>Just hashed out a strategy. In the next ack2, we'll be using "\b(?:PATTERN)\b", which won't be perfect but will be better than the surprising behavior we have right now.
That is certainly an improvement. Have you compared it to the approach taken in my current merge request, which does
(?:\b|(?!\w))(?:PATTERN)(?:\b|(?<!\w))
This will match more cases than the simpler regexp. In particular, it means that the pattern
foo[(][)]
will match the string 'foo()' -- while still not matching 'tofoo()', etc.
I think that my version may be slightly better adapted to searching through common programming languages, though if you think that the greater simplicity of just wrapping with \b is preferable I will be happy to go along with that.
>Entirely coincidental to this, coworker just pinged me surprised that "ack -w 410[2]" matches "4102999" but "ack -w 4102" does not.
>So we have a non-zero user base that is being bitten by this.
Well indeed, and that has been the case ever since the bug in -w handling was reported back in 2014 :-(
>As Bill points out, this is an imperfect match. So, in ack3 we will be doing -w as (?:^|\b|\s)\K(?:PATTERN)(?=\s|\b|$).
Sounds interesting. If the text has already been broken into lines, I would tend to prefer \z rather than the $ anchor, since $ allows for a newline character first. (Also, the meaning of $ depends on the /m flag and has been unclear over much of Perl's history, being fixed only recently -- check the perl5-porters archives for the full gory details.) For symmetry I would also use \A which is unambiguously the start the string and does not depend on flags.
I don't yet have an idea of how this proposed regexp differs from the two alternatives above, or how it differs from what grep -w does. The exact behaviour in corner cases may not matter that much, as long as it doesn't get set in stone so that bugs cannot be fixed until ack 4.
>I’ve pondered this more, and now I’m wondering that we should NOT fix
the -w in ack 2. It’s possible that this fix will result in fewer hits
for people.
For my use case, getting fewer hits is the desired behaviour and it's what drove me to send the patch. I can see what you're saying but in my view "false positive" and "false negative" matches are equally important to fix. Without knowing exactly what the end use of ack is, it's impossible to say which of the two is the bigger problem.

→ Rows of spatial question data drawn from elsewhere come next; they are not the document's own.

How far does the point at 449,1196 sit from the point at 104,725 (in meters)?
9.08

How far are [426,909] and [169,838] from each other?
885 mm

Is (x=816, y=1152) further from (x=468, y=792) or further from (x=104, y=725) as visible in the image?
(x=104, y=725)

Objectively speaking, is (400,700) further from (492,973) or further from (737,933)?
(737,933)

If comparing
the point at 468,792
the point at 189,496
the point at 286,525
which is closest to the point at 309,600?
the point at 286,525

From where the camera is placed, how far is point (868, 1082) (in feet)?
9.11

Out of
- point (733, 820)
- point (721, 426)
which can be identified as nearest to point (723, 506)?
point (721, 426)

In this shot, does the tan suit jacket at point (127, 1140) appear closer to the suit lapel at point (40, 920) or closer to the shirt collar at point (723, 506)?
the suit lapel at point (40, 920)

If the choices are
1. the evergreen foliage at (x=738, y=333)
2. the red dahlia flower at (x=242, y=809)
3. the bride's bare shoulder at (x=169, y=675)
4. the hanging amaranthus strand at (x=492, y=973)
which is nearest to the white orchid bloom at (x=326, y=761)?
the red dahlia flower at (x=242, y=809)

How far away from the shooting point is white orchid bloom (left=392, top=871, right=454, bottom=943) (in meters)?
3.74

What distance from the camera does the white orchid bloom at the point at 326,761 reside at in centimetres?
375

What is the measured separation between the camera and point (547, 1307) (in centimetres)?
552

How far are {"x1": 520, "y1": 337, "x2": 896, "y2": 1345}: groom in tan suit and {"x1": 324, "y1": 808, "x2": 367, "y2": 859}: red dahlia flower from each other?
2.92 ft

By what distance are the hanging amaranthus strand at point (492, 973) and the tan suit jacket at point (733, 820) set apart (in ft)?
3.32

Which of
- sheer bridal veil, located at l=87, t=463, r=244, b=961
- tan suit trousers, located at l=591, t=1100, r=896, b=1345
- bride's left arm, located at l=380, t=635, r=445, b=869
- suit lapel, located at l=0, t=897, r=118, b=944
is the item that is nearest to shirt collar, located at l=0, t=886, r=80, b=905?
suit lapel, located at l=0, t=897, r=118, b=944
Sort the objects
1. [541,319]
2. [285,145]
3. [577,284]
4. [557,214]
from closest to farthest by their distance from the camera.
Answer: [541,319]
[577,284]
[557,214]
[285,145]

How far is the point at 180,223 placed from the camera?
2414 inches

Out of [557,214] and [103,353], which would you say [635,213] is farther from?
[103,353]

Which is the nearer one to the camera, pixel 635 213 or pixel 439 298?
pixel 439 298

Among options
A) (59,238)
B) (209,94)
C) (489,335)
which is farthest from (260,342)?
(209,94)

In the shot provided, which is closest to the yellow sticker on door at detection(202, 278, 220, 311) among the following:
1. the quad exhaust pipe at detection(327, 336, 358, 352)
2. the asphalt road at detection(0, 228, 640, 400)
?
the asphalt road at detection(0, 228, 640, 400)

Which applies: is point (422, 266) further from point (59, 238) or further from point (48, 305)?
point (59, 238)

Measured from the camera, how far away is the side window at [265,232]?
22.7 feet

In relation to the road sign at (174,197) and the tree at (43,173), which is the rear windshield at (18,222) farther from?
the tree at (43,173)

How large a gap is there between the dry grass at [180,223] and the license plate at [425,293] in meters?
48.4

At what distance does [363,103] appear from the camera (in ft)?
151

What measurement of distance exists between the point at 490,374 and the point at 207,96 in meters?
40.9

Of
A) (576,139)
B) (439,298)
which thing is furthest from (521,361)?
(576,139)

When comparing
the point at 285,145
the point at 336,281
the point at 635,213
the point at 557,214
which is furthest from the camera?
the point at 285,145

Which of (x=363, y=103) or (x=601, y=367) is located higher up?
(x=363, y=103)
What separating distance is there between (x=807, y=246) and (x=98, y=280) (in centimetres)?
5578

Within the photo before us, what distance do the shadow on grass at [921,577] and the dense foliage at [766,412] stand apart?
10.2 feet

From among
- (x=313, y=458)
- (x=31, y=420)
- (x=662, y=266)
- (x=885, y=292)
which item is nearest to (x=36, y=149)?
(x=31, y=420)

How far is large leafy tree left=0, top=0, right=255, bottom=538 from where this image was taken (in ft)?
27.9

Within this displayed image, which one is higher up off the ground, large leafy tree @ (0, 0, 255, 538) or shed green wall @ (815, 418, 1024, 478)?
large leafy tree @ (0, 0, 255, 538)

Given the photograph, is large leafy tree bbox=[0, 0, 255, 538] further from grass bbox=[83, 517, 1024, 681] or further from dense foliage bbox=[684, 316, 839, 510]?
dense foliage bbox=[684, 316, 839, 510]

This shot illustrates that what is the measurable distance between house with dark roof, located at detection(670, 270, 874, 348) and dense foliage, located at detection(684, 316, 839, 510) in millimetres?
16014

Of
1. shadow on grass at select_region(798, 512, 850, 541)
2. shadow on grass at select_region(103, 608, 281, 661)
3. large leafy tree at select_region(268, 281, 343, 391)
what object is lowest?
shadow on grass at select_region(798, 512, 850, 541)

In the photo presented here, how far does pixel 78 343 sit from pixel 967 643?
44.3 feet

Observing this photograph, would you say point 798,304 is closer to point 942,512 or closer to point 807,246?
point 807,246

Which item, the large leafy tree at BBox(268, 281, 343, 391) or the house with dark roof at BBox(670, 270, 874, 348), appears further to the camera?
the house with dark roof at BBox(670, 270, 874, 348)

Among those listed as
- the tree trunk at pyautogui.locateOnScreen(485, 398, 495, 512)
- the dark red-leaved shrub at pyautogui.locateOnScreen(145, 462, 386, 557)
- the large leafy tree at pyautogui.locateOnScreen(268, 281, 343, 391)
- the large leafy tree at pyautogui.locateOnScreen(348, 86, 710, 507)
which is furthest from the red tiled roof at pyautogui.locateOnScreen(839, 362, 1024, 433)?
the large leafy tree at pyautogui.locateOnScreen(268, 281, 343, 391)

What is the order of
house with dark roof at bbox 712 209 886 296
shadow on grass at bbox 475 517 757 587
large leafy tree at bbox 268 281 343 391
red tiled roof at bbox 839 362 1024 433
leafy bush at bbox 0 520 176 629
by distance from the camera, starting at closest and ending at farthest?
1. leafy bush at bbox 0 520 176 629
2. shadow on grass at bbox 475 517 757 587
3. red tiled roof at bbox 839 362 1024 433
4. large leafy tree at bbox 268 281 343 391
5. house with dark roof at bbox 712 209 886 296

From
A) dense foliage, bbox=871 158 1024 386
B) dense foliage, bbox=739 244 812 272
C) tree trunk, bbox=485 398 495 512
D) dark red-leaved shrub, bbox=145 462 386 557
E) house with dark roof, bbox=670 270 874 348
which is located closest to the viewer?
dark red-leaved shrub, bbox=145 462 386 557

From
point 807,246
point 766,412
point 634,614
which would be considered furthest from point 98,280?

I will note that ack is an interactive tool, and that if you want rigorously POSIX-specified semantics for regular expressions and flags or easily parsable output you would surely use grep instead.
Bill R. wondered whether
>the "fix" proposed would break it for non-word non-meta leading/trailing pattern
I agree that any new behaviour should not break existing patterns such as #foo where the start or end character is a non-word character (but not necessarily a regexp special character).
This is one advantage of my proposed scheme described above over the simple \b(?:PATTERN)\b. Given the string '#foo' and the pattern '#foo', mine finds a match but the simpler approach does not. Again, I suggest that this is better suited in practice to the task of searching through source code.